━━━━━ Given passage

In a hurry? Go straight to the graphs.
The dataset and notebook detailing how this was done are available in the companion repository.
Two weeks ago was Back To The Future Day. October 21st, 2015 is the day Marty and Doc Brown travel to at the beginning of the second movie. The future is now the past. There were worldwide celebrations and jokes, from the Queensland police deploying a hoverboard unit, Universal Pictures releasing a Jaws 19 trailer and even Health Canada issuing an official recall notice of DeLorean DMC-12 because of a flux capacitor defect that could prevent the car from traveling through time.
I love the trilogy and as many people probably did that week, I rewatched the movies. I also wondered if there was any fun BTTF data science project I could do. While watching the climactic sequence at the end of the third movie, I realized that as the steam locomotive pushes the DeLorean down the tracks, we get many data points as to the speed of the DeLorean. Marty is essentially reciting a dataset, all the way from 1885.
That made me ask the 1.21 Giga Watts question: Do they really make it to 88 miles per hour before they run out of tracks?

━━━━━━━━━━

- [The tasks]
[a] List each Back To The Future Day celebration or joke that the Back to the Future piece names.
[b] Pick up the Back to the Future piece after its last sentence and keep writing it.

━━━━━ Record set

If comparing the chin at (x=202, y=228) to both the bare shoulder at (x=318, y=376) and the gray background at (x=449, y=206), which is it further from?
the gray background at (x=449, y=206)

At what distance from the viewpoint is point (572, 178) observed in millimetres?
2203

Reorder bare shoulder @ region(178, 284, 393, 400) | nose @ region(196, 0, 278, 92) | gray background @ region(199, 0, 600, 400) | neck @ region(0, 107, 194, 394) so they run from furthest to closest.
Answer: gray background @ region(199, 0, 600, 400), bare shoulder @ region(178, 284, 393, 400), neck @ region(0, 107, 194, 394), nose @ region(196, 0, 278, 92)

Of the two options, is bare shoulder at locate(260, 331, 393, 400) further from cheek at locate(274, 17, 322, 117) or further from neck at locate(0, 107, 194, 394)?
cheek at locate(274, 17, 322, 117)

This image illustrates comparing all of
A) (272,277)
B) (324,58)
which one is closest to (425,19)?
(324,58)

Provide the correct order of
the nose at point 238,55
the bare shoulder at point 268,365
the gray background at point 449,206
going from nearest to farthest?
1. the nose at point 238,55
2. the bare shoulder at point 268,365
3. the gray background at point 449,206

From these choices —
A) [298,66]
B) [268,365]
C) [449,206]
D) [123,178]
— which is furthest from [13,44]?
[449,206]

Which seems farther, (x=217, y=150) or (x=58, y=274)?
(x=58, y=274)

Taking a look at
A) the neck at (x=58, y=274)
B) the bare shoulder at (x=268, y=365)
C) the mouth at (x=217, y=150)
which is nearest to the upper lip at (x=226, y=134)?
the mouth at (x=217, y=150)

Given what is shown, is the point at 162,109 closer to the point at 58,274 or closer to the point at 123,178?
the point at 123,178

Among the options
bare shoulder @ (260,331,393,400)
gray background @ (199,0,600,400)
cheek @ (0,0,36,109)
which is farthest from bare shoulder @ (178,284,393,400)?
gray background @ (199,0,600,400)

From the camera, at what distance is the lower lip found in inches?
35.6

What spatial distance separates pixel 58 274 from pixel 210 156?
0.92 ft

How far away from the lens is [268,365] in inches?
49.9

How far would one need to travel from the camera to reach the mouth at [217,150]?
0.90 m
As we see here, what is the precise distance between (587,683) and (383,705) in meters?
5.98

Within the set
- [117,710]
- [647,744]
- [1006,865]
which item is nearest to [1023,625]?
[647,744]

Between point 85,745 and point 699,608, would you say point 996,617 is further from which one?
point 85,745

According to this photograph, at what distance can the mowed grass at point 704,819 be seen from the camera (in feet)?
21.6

━━━━━━━━━━

- [Results by task]
[a]
- The Queensland police deploying a hoverboard unit
- Universal Pictures releasing a Jaws 19 trailer
- Health Canada issuing an official recall notice of DeLorean DMC-12 because of a flux capacitor defect that could prevent the car from traveling through time

[b]
For those not familiar with the movies, Marty and Doc are trapped in the old West without any gas to power the gasoline engine of the DeLorean, their time-machine. That means they can’t drive it to 88 miles per hour, the speed required to activate the flux capacitor, and travel back to 1985. The plan they come up with is to commandeer a steam locomotive and use it to push the DeLorean to the required speed.
Doc spells out the plan to make it back to the future:
Tomorrow night, Sunday, we’ll load the DeLorean on to the tracks here on the spur right by the old abandoned silver mine. The switch track is where the spur runs off the main line 3 miles into Clayton… Shonash Ravine. The train leaves the station at 8:00 Monday morning. We’ll stop it here, uncouple the cars from the tender, throw the switchtrack, and hijack - borrow the locomotive and use it to push the time machine. According to my calculations we’ll hit 88 miles per hour just before we hit the edge of the ravine, at which point we’ll instantaneously arrive in 1985 and coast safely across the completed bridge.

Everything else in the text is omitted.